From mboxrd@z Thu Jan  1 00:00:00 1970
Return-Path: <linux-kernel-owner@vger.kernel.org>
Received: (majordomo@vger.kernel.org) by vger.kernel.org via listexpand
	id S1757946Ab2HXRYd (ORCPT <rfc822;w@1wt.eu>);
	Fri, 24 Aug 2012 13:24:33 -0400
Received: from mx1.redhat.com ([209.132.183.28]:58390 "EHLO mx1.redhat.com"
	rhost-flags-OK-OK-OK-OK) by vger.kernel.org with ESMTP
	id S1753936Ab2HXRY2 (ORCPT <rfc822;linux-kernel@vger.kernel.org>);
	Fri, 24 Aug 2012 13:24:28 -0400
From: Naoya Horiguchi <n-horiguchi@ah.jp.nec.com>
To: Dave Chinner <david@fromorbit.com>
Cc: Naoya Horiguchi <n-horiguchi@ah.jp.nec.com>,
        Andi Kleen <andi.kleen@intel.com>,
        Wu Fengguang <fengguang.wu@intel.com>,
        Andrew Morton <akpm@linux-foundation.org>,
        Tony Luck <tony.luck@intel.com>, Rik van Riel <riel@redhat.com>,
        "Jun'ichi Nomura" <j-nomura@ce.jp.nec.com>, linux-mm@kvack.org,
        linux-kernel@vger.kernel.org
Subject: Re: [PATCH 3/3] HWPOISON: prevent inode cache removal to keep AS_HWPOISON sticky
Date: Fri, 24 Aug 2012 13:24:16 -0400
Message-Id: <1345829056-7591-1-git-send-email-n-horiguchi@ah.jp.nec.com>
In-Reply-To: <20120824043916.GC19235@dastard>
Sender: linux-kernel-owner@vger.kernel.org
List-ID: <linux-kernel.vger.kernel.org>
X-Mailing-List: linux-kernel@vger.kernel.org

On Fri, Aug 24, 2012 at 02:39:17PM +1000, Dave Chinner wrote:
> On Thu, Aug 23, 2012 at 10:39:32PM -0400, Naoya Horiguchi wrote:
> > On Fri, Aug 24, 2012 at 11:31:18AM +1000, Dave Chinner wrote:
> > > On Wed, Aug 22, 2012 at 11:17:35AM -0400, Naoya Horiguchi wrote:
> > > > "HWPOISON: report sticky EIO for poisoned file" still has a corner case
> > > > where we have possibilities of data lost. This is because in this fix
> > > > AS_HWPOISON is cleared when the inode cache is dropped.
> ....
> > > > --- v3.6-rc1.orig/mm/truncate.c
> > > > +++ v3.6-rc1/mm/truncate.c
> > > > @@ -574,6 +574,8 @@ void truncate_setsize(struct inode *inode, loff_t newsize)
> > > >  
> > > >  	oldsize = inode->i_size;
> > > >  	i_size_write(inode, newsize);
> > > > +	if (unlikely(mapping_hwpoison(inode->i_mapping) && !newsize))
> > > > +		mapping_clear_hwpoison(inode->i_mapping);
> > > 
> > > So only a truncate to zero size will clear the poison flag?
> > 
> > Yes, this is because we only know if the file is affected by hwpoison,
> > but not where the hwpoisoned page is in the file. We could remember it,
> > but I did not do it for simplicity.
> 
> Surely the page has flags on it to say it is poisoned? That is,
> after truncating the page cache, if the address space is poisoned,
> then you can do a pass across the mapping tree checking if there are
> any poisoned pages left? Or perhaps adding a new mapping tree tag so
> that the poisoned status is automatically determined by the presence
> of the poisoned page in the mapping tree?

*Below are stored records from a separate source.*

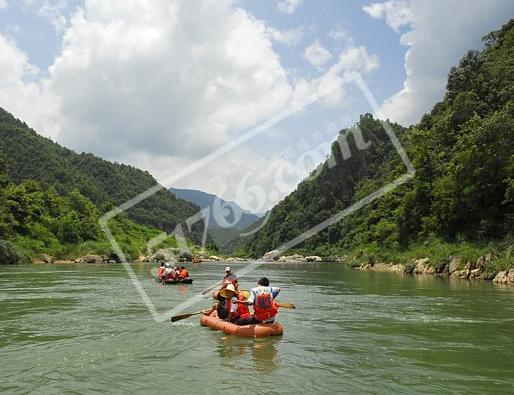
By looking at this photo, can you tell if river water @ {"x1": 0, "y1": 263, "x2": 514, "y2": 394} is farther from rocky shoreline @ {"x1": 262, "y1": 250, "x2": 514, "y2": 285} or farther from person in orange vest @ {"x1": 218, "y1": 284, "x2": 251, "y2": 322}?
rocky shoreline @ {"x1": 262, "y1": 250, "x2": 514, "y2": 285}

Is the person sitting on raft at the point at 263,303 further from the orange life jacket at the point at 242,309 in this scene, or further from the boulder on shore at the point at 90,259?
the boulder on shore at the point at 90,259

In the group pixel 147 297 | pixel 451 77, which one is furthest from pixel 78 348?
pixel 451 77

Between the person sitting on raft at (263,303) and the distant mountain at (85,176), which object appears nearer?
the person sitting on raft at (263,303)

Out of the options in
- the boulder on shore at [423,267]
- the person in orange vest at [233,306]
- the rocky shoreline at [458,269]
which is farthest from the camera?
the boulder on shore at [423,267]

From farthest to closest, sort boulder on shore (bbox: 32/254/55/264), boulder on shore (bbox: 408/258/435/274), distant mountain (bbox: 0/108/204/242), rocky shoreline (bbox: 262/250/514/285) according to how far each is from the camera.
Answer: distant mountain (bbox: 0/108/204/242) → boulder on shore (bbox: 32/254/55/264) → boulder on shore (bbox: 408/258/435/274) → rocky shoreline (bbox: 262/250/514/285)

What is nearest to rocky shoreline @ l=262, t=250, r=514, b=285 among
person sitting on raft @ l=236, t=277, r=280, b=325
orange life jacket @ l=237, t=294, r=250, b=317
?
orange life jacket @ l=237, t=294, r=250, b=317

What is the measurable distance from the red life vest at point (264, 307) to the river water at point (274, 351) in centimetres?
68

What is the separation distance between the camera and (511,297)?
65.1ft

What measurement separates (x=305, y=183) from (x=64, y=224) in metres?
79.5

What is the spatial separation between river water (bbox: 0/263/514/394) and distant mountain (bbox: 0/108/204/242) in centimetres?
9424

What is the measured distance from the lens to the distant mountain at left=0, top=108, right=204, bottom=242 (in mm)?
113562

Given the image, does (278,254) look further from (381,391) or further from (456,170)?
(381,391)

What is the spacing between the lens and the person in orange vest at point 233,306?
13125 mm

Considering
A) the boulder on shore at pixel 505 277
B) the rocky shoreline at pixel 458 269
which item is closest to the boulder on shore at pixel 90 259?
the rocky shoreline at pixel 458 269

The answer for the first question is yes. And for the second question,
I don't think it's easy because the mapping tree has no reference to
the error page (I explain more about this below, please see also it,)
and it can cost too much to search poisoned pages over page cache in
each request.
And for the third question, I think we could do this, but to do it
we need an additional space (8 bytes) in struct radix_tree_node.
Considering that this new tag is not used so frequently, so I'm not
sure that it's worth the cost.

> > > What happens if it is the last page in the mapping that is poisoned,
> > > and we truncate that away? Shouldn't that clear the poisoned bit?
> > 
> > When we handle the hwpoisoned inode, the error page should already
> > be removed from pagecache, so the remaining pages are not related
> > to the error and we need not care about them when we consider bit
> > clearing.
> 
> Sorry, I don't follow. What removed the page from the page cache?
> The truncate_page_cache() call that follows the above code hunk is
> what does that, so I don't see how it can already be removed from
> the page cache....

Memory error handler (memory_failure() in mm/memory-failure.c) has
removed the error page from the page cache.
And truncate_page_cache() that follows this hunk removes all pages
belonging to the page cache of the poisoned file (where the error
page itself is not included in them.)

Let me explain more to clarify my whole scenario. If a memory error
hits on a dirty pagecache, kernel works like below:

  1. handles a MCE interrupt (logging MCE events,)
  2. calls memory error handler (doing 3 to 6,)
  3. sets PageHWPoison flag on the error page,
  4. unmaps all mappings to processes' virtual addresses,
  5. sets AS_HWPOISON on mappings to which the error page belongs
  6. invalidates the error page (unlinks it from LRU list and removes
     it from pagecache,)
  (memory error handler finished)
  7. later accesses to the file returns -EIO,
  8. AS_HWPOISON is cleared when the file is removed or completely
     truncated.

This patchset tries to fix the problem in 7 and add a new behavior 8,
where I have an assumption that 1-6 has already worked out.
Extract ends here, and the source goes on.